Dün benim için her zamankinden farklı başladı.
Şampiyonlar Ligi çeyrek final ilk maçları için TV önünde gecenin geç saatlerine kadar vakit geçirdim. Yetmedi, futbola doyamadığımdan olacak, özetleri de büyük bir keyifle izledim.
Bir kez daha şu soruyu sordum kendi kendime:
“Bu adamların oynadığı oyunun adı futbol ise, ülkemizdekinin adı nedir?”
Vallahi de billahi de şu yaşıma geldim, kimse yanıtı bulamıyor.
TV’deki futbol ulemalarını artık dinlemiyorum bile. TV’nin sesi kısık, maç görüntülerine bakıyorum sadece.
Sanırsın ki adamların mazilerinde, Dünya ve Avrupa Şampiyonluğu, Şampiyonlar Ligi şampiyonluğu, UEFA Kupası var. Futbolun ordinaryüsü edasıyla bir anlatıyorlar, bir konuşuyorlar ki sormayın gitsin.
Hele hele kelime dağarcıklarına Google’dan kopyalayıp yapıştırdıkları eksantrik kelimeleri bozuk telaffuzlarıyla cümlelerinin arasına koymuyorlar mı?
Güler misin, yoksa ağlar mısın?
Maçları bir kez daha izledim. Haliyle benim için gecenin boyu uzadı, yastığa başımı koyduğum da gecenin üçü idi.
Sabah istemeye istemeye de olsa keyifsiz bir şekilde kalkmak zorunda kaldım. Atakum’dan, şehrin doğusuna doğru giden Atatürk Bulvarı her zamanki gibi tıka basa araç yoğunluğundaydı.
Şehrin yöneticileri, her gün sabah ve akşam saatlerindeki bu işkenceyi görmüyorlar- göremiyorlar-çözüm bulamıyorlar.
Ruh halim uykuya paralel olarak iyi sayılmazdı ama bana sabah sabah bir haller oldu. Omuzlarımda iyilik melekleri iş başında. Sağdan önüme direksiyon kıranlara kızmadım, yol verdim. Yaya geçidine on metre uzaklıkta olan karşıdan karşıya geçmekte olanlara da…
Onlar için yaya geçidi, her yerdir. Geçiş hakları bakidir.

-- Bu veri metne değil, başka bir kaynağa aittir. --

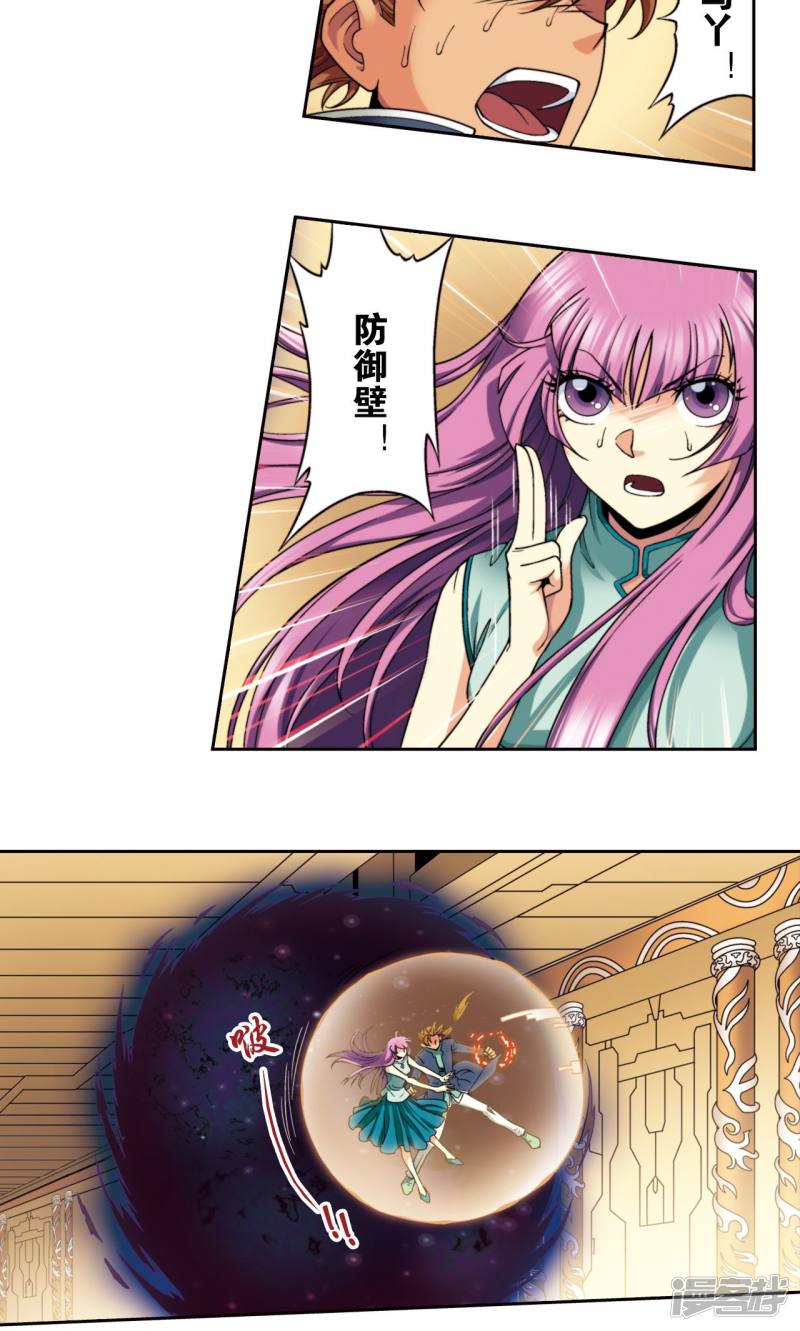 星海镖师第136话 午马的调配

Değişiklik olsun diye direksiyonu Çiftlik Caddesi’ne kırdım. Okullar bölgesinde önümdeki araç sinyal minyal vermeden zınk diye durdu.
Ona da kızmadım.
Ön koltuktan mini mini bir çocuk indi okuluna doğru koştu.
Sahi o çocuğun ön koltukta işi neydi?
Ah bu veliler ah!
Güç bela Bahçelievler kavşağına geldim. Sola dönüş için ışığın yeşillenmesini beklemekteyim.
Orta yaşlı kirli sakallı bir adam, telaşlı bir halde trafiği yönlendirmeye çalışıyor. Zannedersin ki sivil trafik polisi. Şaşkınlıkla izlerken, dolmuşa binmek için mi yapıyor bu hareketleri diye düşündüm.
Yanılmışım.
Yüz metre ileriden gelmekte olan ambulansa yol verilsin diye çırpındığını geçte olsa anladım.
Başarmıştı.
Araçlar yolu açtı, ambulans kavşağa takılmadan hızla yoluna devam etti.
Arabamın camını indirdim, korna çaldım bakmadı, bu kez seslendim, döndü baktı göz göze geldik.
Okey işareti yapıp elimi göğsüme getirdim. Taktir edildiğini anladı, aynı şekilde yoluna devam etti.
O mutlu, ben daha keyifli bir hal aldık.
Mert Irmağı ıslah çalışmaları aylardır devam ediyor. Yüzlerce fora kazık çakıldı. Proje nasıldır?
Hiçbir fikrim yok! Güzel bir şey olacak gibi görünüyor. İnşaat nedeni ile yol perişan bir haldeydi.
Ama o da ne?
Belediye çukurları doldurmuş, asfalt yapmış!
Bak sen bu işe!
Bu yazıyı yazana dek işler benim adıma iyi gitti. Uykumdan ayıldım, kısa da olsa hoşgörü dolu bir seyahat yaptım. Ofise gelip vakit geçirmeden bu yazıyı oluşturmaya koyuldum.
Gün daha nelere gebe olacak?
Bilemiyorum.
Sadece bana değil, herkese hayırlı işler olsun.